Wow!.. Shows you how all your best laid plans in the Satellite industry can go up in flames just like that.

I wonder how this will affect any Dish/DirecTV launches in the near future.

http://www.reuters.com/article/2013/07/02/us-russia-space-rocket-idUSBRE96103W20130702

http://www.reuters.com/article/2013/07/02/russia-space-rocket-idUSL5N0F804F20130702


----------



## Laxguy (Dec 2, 2010)

In theory, it could be a factor in increasing costs for other rocket payloads, including DIRECTV®'s satellite launches. 

In the mean time, sell your stock in Russian GPS manufacturers and resellers.....


----------



## yosoyellobo (Nov 1, 2006)

Just wondering would the GPS in your car in Russia, for instant would it get you from Moscow to Saint Petersburg?


----------



## Laxguy (Dec 2, 2010)

I think a train would be safer. :rotfl:



> In 2005-2010, JSC Russian Railways has launched a program to introduce new high-speed trains.[34] The first train launched - Sapsan (Peregrine Falcon) which connects St. Petersburg, Moscow and Nizhny Novgorod. Second train - Allegro - runs from December 2010 from St. Petersburg to Helsinki(Finland) via the city of Vyborg. Peregrine Falcon was the most successful passenger train of JSC Russian Railways with occupancy rate of 84.5% (according to RZD in 2010) and profitability of 30% (however, in its calculation the capital costs were not included).[35]


 From Wikipedia.

I don't know how GPS in Mother Russia works today, if at all.


----------



## yosoyellobo (Nov 1, 2006)

Laxguy said:


> I think a train would be safer. :rotfl:
> 
> From Wikipedia.
> 
> I don't know how GPS in Mother Russia works today, if at all.

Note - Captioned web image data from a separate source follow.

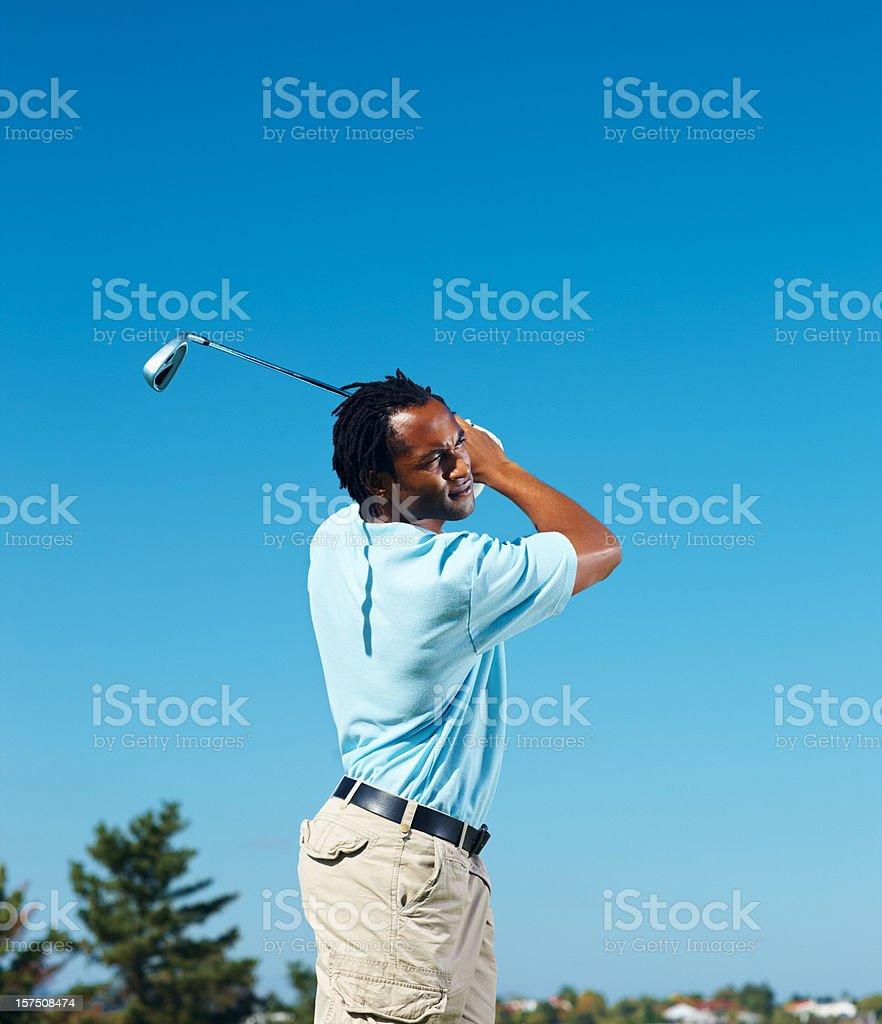 Golfer swinging a golf bat against sky royalty-free stock photo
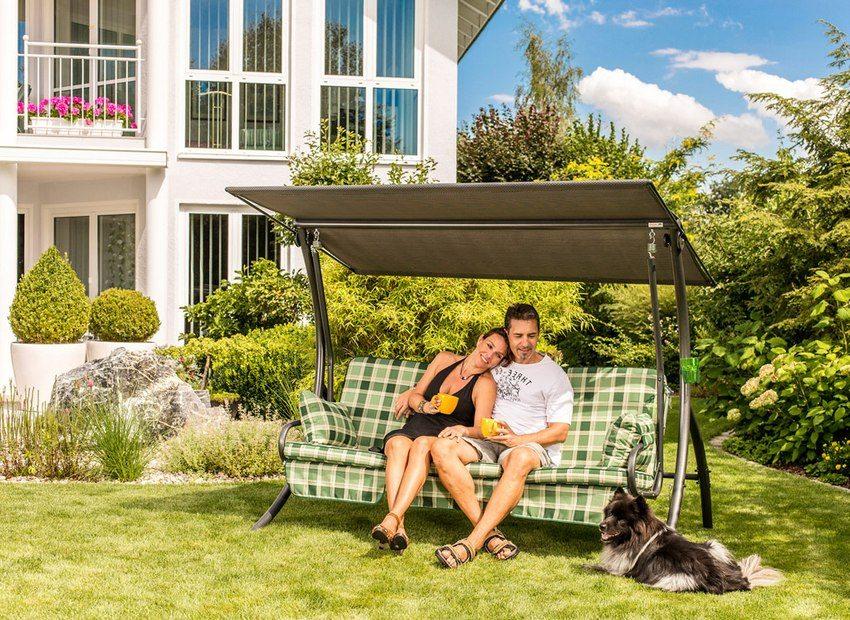 Металлические качели диванного типа с козырьком, установленные во дворе частного дома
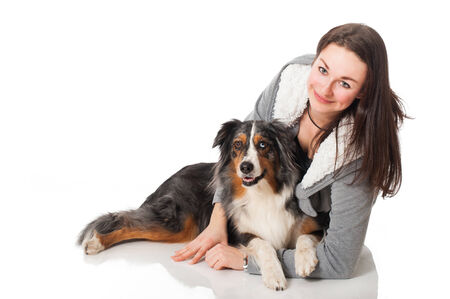 Young woman with australian shepherd dog photo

I was asking on behave of Showden


----------



## P Smith (Jul 25, 2002)

yosoyellobo said:


> Just wondering would the GPS in your car in Russia, for instant would it get you from Moscow to Saint Petersburg?


They are built own positioning system ("glonass"; so the lost satellites has not delivered for it ), so regular GPS receivers/navigators will works fine over there; just bring your own Magellan/Tomtom/etc device with loaded Western Europe maps.


----------



## TheRatPatrol (Oct 1, 2003)

Video

http://www.youtube.com/watch?v=ogUkEpBRNUg&feature=youtube_gdata_player


----------



## jerrylove56 (Jun 15, 2008)

Maybe USA unleashed its "secret" satellite killer weapon on Russia to force Snowden back here to the USA to be castrated. :smoking:


----------



## dpeters11 (May 30, 2007)

They found the issue. It literally comes down to "This end up". Angular velocity sensors were installed upside down.

http://www.russianspaceweb.com/proton_glonass49.html#culprit


----------



## MysteryMan (May 17, 2010)

dpeters11 said:


> They found the issue. It literally comes down to "This end up". Angular velocity sensors were installed upside down.
> 
> http://www.russianspaceweb.com/proton_glonass49.html#culprit


On the comical side just think if their ICBM's angular velocity sensors were installed the same way. :sure:


----------



## P Smith (Jul 25, 2002)

dpeters11 said:


> They found the issue. It literally comes down to "This end up". Angular velocity sensors were installed upside down.
> 
> http://www.russianspaceweb.com/proton_glonass49.html#culprit


I don't think it's right assessment; perhaps it's posted to make quick report because no real research done with a telemetry.
At least that video shows two unusual movements: a rotation and spinning of the vehicle.


----------



## dpeters11 (May 30, 2007)

OK, ILS says the investigation is ongoing, so we'll have to see.


----------



## AntAltMike (Nov 21, 2004)

> Russian Prime Minster Dmitry Medvedev ...said that *Russia has lost 10 satellites in seven failed launches in just over one year*...


- I'd say it's time to fire someone.


----------



## James Long (Apr 17, 2003)

AntAltMike said:


> - I'd say it's time to fire someone.


Perhaps they failed at that too.


----------



## AntAltMike (Nov 21, 2004)

"We never failed to fail
It was the easiest thing to do"

- Stephen Stills


----------